**Exercise task:** Only the lines from the one containing "From the capturing" through the end of the data below should be copied, each exactly as written and with both ends kept.

**Data provided:**
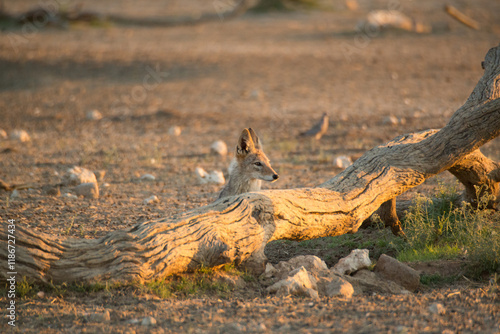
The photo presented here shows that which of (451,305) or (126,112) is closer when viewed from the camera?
(451,305)

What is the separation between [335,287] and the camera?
4.58m

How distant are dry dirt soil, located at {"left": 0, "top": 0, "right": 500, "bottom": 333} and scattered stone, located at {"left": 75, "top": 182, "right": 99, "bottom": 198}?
23 centimetres

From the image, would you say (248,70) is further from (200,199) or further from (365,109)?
(200,199)

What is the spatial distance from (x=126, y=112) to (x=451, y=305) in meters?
10.6

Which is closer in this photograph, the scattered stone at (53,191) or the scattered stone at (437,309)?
the scattered stone at (437,309)

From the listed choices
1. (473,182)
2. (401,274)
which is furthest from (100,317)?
(473,182)

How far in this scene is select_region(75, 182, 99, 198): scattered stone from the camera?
24.2ft

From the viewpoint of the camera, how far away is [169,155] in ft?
32.9

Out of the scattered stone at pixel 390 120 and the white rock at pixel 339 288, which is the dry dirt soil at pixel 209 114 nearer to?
the scattered stone at pixel 390 120

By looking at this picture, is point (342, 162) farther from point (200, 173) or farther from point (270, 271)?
point (270, 271)

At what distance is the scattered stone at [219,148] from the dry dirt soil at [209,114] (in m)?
0.36

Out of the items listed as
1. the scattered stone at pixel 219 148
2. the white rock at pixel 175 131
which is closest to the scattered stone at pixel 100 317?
the scattered stone at pixel 219 148

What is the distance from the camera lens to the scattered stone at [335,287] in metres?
4.52

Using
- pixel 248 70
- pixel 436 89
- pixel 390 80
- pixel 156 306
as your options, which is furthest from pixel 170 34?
pixel 156 306
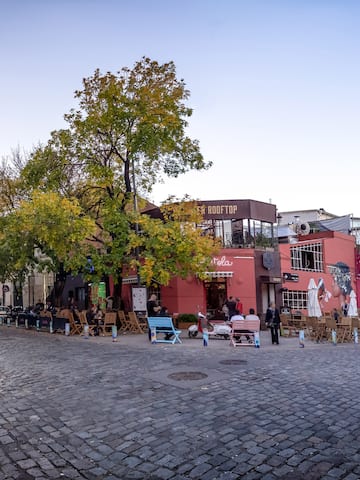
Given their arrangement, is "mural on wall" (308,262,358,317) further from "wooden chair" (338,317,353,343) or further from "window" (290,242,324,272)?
"wooden chair" (338,317,353,343)

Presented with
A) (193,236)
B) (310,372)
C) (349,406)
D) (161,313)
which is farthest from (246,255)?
(349,406)

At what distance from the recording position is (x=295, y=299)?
28.9 metres

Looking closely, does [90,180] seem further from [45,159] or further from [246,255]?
[246,255]

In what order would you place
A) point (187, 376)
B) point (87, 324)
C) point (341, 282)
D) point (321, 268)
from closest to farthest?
point (187, 376), point (87, 324), point (321, 268), point (341, 282)

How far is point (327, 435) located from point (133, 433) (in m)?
2.41

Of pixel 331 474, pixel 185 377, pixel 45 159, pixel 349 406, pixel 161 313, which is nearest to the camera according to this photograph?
pixel 331 474

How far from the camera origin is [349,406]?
22.2 ft

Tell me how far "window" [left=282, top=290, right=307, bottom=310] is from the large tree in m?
9.81

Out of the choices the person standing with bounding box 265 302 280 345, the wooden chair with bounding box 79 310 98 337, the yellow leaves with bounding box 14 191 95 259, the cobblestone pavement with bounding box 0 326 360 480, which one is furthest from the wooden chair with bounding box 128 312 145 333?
the cobblestone pavement with bounding box 0 326 360 480

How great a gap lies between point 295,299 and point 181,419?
2390 cm

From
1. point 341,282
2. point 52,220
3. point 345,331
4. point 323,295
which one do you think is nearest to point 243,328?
point 345,331

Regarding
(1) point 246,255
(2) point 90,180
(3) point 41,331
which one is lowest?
(3) point 41,331

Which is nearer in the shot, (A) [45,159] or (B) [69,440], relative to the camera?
(B) [69,440]

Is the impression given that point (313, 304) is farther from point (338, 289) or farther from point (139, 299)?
point (338, 289)
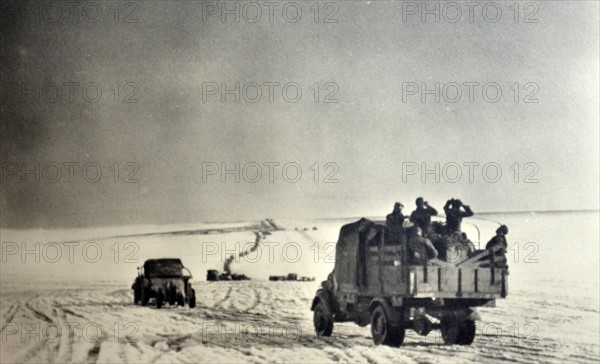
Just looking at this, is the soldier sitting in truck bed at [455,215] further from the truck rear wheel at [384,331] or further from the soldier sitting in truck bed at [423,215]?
the truck rear wheel at [384,331]

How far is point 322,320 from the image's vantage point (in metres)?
7.77

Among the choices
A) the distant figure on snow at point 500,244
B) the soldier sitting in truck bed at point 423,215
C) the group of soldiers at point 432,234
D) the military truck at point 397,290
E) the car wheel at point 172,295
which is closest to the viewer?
the military truck at point 397,290

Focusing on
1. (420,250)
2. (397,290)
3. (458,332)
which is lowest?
(458,332)

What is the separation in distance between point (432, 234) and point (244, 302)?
1.71m

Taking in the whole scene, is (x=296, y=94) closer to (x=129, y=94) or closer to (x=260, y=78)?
(x=260, y=78)

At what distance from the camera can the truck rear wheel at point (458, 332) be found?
7.43m

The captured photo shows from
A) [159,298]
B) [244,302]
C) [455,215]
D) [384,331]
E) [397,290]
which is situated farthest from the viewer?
[159,298]

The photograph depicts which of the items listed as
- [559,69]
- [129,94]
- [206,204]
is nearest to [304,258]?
[206,204]

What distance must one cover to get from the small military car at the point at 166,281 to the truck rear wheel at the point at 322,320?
1066 millimetres

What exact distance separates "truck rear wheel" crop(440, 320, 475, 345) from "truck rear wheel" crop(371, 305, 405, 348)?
360 mm

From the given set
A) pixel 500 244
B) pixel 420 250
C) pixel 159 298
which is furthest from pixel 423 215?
pixel 159 298

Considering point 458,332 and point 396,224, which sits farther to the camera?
point 396,224

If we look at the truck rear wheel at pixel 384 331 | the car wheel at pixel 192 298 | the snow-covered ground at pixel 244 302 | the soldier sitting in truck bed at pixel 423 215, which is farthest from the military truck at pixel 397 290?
the car wheel at pixel 192 298

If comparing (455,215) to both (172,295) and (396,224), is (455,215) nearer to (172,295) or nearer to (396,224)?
(396,224)
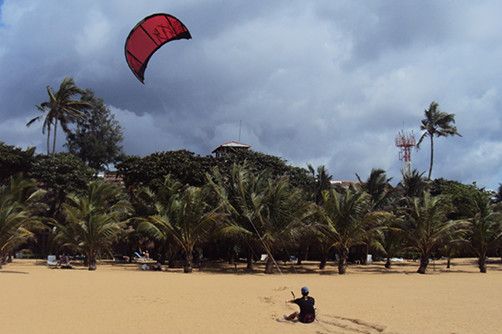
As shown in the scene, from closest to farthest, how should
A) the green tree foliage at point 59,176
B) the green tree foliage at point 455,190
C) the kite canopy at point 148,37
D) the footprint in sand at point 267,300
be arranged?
the kite canopy at point 148,37 → the footprint in sand at point 267,300 → the green tree foliage at point 59,176 → the green tree foliage at point 455,190

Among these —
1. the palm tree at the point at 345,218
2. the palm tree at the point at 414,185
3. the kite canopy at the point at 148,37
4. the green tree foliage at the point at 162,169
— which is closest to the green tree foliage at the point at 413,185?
the palm tree at the point at 414,185

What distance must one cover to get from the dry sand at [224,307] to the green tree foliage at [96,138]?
111 ft

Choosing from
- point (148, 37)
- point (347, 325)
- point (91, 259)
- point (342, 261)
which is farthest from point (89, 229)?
point (148, 37)

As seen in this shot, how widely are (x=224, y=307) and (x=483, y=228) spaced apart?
21.1 metres

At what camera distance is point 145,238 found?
2927 centimetres

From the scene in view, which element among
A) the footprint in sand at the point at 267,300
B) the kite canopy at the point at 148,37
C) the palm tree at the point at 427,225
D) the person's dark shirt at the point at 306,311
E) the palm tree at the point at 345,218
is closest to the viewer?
the kite canopy at the point at 148,37

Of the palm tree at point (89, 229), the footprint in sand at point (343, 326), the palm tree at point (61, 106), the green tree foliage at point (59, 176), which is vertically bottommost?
the footprint in sand at point (343, 326)

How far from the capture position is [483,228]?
1121 inches

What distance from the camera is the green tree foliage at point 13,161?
36.8 meters

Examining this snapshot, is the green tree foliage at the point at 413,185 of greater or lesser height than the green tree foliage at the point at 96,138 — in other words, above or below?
below

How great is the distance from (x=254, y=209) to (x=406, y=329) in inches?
563

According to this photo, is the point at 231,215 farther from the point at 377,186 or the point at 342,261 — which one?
the point at 377,186

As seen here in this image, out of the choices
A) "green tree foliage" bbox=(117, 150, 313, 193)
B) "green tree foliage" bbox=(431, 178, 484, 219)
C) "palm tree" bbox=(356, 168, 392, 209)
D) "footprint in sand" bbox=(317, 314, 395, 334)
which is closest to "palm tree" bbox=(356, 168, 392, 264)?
"palm tree" bbox=(356, 168, 392, 209)

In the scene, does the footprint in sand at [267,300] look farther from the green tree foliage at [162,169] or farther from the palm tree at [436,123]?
the palm tree at [436,123]
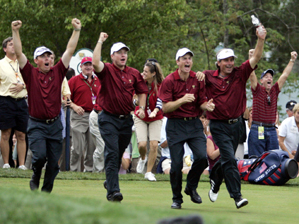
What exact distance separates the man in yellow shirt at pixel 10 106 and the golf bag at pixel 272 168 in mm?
5125

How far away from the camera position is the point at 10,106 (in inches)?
491

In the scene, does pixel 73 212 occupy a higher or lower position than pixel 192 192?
higher

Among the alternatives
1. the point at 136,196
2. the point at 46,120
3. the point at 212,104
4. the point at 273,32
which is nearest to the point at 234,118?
the point at 212,104

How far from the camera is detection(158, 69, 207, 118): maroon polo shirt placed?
27.2 ft

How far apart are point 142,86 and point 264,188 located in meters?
3.78

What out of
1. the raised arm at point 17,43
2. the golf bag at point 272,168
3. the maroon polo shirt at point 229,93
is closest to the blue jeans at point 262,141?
the golf bag at point 272,168

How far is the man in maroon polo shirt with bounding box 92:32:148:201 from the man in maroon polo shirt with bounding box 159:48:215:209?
0.59m

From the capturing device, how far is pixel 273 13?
109ft

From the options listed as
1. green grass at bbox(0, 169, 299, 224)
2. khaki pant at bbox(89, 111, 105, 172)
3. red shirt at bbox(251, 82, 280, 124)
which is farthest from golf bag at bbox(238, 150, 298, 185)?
khaki pant at bbox(89, 111, 105, 172)

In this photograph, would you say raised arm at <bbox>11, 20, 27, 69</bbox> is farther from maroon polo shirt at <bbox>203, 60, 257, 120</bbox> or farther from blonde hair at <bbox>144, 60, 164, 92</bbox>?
blonde hair at <bbox>144, 60, 164, 92</bbox>

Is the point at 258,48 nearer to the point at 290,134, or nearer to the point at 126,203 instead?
the point at 126,203

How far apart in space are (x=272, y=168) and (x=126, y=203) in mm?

**Final result:**
From the capturing device, how far is pixel 273 13?
109ft

From the options listed as
1. green grass at bbox(0, 169, 299, 224)
2. khaki pant at bbox(89, 111, 105, 172)
3. red shirt at bbox(251, 82, 280, 124)
which is farthest from golf bag at bbox(238, 150, 298, 185)?
khaki pant at bbox(89, 111, 105, 172)

In this photograph, would you say raised arm at <bbox>11, 20, 27, 69</bbox> is farther from maroon polo shirt at <bbox>203, 60, 257, 120</bbox> or farther from blonde hair at <bbox>144, 60, 164, 92</bbox>?
blonde hair at <bbox>144, 60, 164, 92</bbox>

Is the point at 258,48 nearer to the point at 290,134, or nearer to the point at 126,203 instead?
the point at 126,203

How far apart in space are (x=272, y=168) and (x=126, y=203) in mm?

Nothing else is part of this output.